A fim de possibilitar o diálogo livre entre a pesquisadora e os profissionais entrevistados, as entrevistas foram gravadas em áudio para posterior transcrição. A flexibilidade mantida nessa fase possibilitou que os entrevistados abordassem espontaneamente pontos previstos nos roteiros de entrevista, não necessariamente seguindo uma ordem linear de perguntas e respostas. De fato, privilegiou-se o diálogo, respeitando a linha de raciocínio do entrevistado. Ao final do encontro a pesquisadora solicitava permissão para confirmar no roteiro de entrevista se todos os pontos haviam sido contemplados e, caso contrário, eram retomados. Foram também realizadas anotações de campo ao final de cada ida às empresas, tornando-se material complementar de coleta de dados.
Quanto ao número de entrevistados, Voss, Tsikriktsis e Frohlich (2002) orientam que não há como indicar um número exato de entrevistas, pois esse depende da situação sendo investigada e do quanto o pesquisador considere necessário para entender a situação problema. No total, 15 profissionais foram entrevistados, somando 23 horas de gravações. Além daqueles diretamente envolvidos com a Gestão da Cadeia de Suprimentos e a área de Recursos Humanos, houve ainda a oportunidade de serem entrevistados um Diretor Geral (Empresa 6), um Diretor de Processos, Tecnologia da Informação e Compliance (Empresa 2) e um Diretor de Supply Chain (Empresa 3). Para os profissionais das Empresas 2 e 3 foram elaborados roteiros de entrevista complementares com questões considerando suas áreas de atuação e possíveis contribuições para a pesquisa (Apêndice C). Com o profissional da Empresa 6 foi aplicado o Roteiro 1 e algumas questões do Roteiro 3.

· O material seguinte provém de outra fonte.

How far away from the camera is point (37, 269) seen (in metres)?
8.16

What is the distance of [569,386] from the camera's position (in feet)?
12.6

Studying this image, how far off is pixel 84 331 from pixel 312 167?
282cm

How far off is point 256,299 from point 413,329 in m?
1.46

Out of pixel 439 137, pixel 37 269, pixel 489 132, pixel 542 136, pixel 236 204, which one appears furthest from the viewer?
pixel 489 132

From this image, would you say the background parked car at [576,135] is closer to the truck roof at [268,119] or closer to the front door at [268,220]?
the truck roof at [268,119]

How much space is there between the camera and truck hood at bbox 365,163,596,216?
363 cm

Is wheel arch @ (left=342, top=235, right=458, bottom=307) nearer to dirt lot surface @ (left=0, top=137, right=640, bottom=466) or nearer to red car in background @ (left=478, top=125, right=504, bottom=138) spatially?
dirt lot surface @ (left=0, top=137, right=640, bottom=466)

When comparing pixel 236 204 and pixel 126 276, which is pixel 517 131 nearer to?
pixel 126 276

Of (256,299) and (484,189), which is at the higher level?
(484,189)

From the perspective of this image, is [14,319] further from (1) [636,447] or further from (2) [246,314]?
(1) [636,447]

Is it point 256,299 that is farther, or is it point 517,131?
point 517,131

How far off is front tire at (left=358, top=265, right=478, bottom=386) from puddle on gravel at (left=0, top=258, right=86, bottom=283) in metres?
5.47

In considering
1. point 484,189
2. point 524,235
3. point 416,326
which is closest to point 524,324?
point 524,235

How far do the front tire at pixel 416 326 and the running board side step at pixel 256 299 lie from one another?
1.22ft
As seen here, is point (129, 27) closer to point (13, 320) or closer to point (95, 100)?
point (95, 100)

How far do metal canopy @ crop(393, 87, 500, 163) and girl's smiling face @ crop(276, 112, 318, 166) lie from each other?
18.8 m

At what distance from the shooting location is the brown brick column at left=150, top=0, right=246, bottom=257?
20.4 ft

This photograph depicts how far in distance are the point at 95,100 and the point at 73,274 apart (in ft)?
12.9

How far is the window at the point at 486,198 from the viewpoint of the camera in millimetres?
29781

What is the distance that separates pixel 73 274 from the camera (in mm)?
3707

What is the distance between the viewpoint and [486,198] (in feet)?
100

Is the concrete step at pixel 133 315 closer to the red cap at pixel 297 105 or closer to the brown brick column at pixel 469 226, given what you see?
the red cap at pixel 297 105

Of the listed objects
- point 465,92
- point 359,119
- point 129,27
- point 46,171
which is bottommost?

Somadas as visitas às fabricas, às áreas administrativas e às demais instalações, o tempo total de permanência nas empresas foi algo em torno de 30 horas. Após a transcrição das entrevistas, verificou-se que algumas respostas não estavam claras ou, até mesmo, algumas questões não tinham sido contempladas. A participação dos profissionais foi novamente requisitada e as informações complementares foram obtidas via telefonema e troca de e-mails, inclusive em alguns casos com envio de documentos internos da empresa.
A fim de conferir maior confiabilidade aos dados e conclusões dos estudos de casos, o uso de outras fontes de informação é recomendado. Segundo Yin (2005), os pontos fracos das diferentes fontes de evidência justificam a triangulação de dados. Os específicos da entrevista são: (i) vieses devido a questões mal-elaboradas, (ii) respostas viesadas, (iii) imprecisões devido à memória fraca do entrevistado e (iv) reflexibilidade – o entrevistado dá ao entrevistador o que ele quer ouvir. Patton (2002) propõe quatro tipos de triangulação: (1) triangulação de dados - uso de diferentes fontes de dados, (2) triangulação de pesquisadores - uso de diferentes pesquisadores ou avaliadores, (3) triangulação da teoria – uso de múltiplas perspectivas para a interpretação de um mesmo conjunto de dados e (4) triangulação metodológica – uso de diferentes métodos de pesquisa para o estudo de um mesmo problema. Esta pesquisa realizou a triangulação de dados, utilizando como fontes de dados complementares a análise documental e a observação direta, ambas consideradas ideais em pesquisas com o método de estudo de caso (BARRATT; CHOI; LI, 2011). O Quadro 14 sintetiza os procedimentos adotados para a coleta de dados em cada uma das empresas componentes da amostra de pesquisa.
Para a análise documental, os documentos foram obtidos de acordo com a disponibilidade das empresas em fornecê-los. Alguns puderam ser observados somente internamente, no momento das entrevistas ou das visitas às instalações. Porém, permitiu-se a anotação das informações neles contidas. Houve também a possibilidade de acesso a softwares da área de Gestão da Cadeia de Suprimentos. Já as observações diretas desta pesquisa foram tanto formais, por meio de visitas às áreas industriais e administrativas, quanto informais, por meio de conversas antes e após as entrevistas e visita às demais instalações da empresa (YIN, 2005).
Ao final, cada uma das 15 entrevistas foi transcrita de maneira literal, registradas no programa de edição de texto Word. Somadas às anotações de campo da observação direta mais a complementação de alguns pontos obtidos posteriormente às entrevistas presenciais, as transcrições resultaram em pouco mais de 300 páginas.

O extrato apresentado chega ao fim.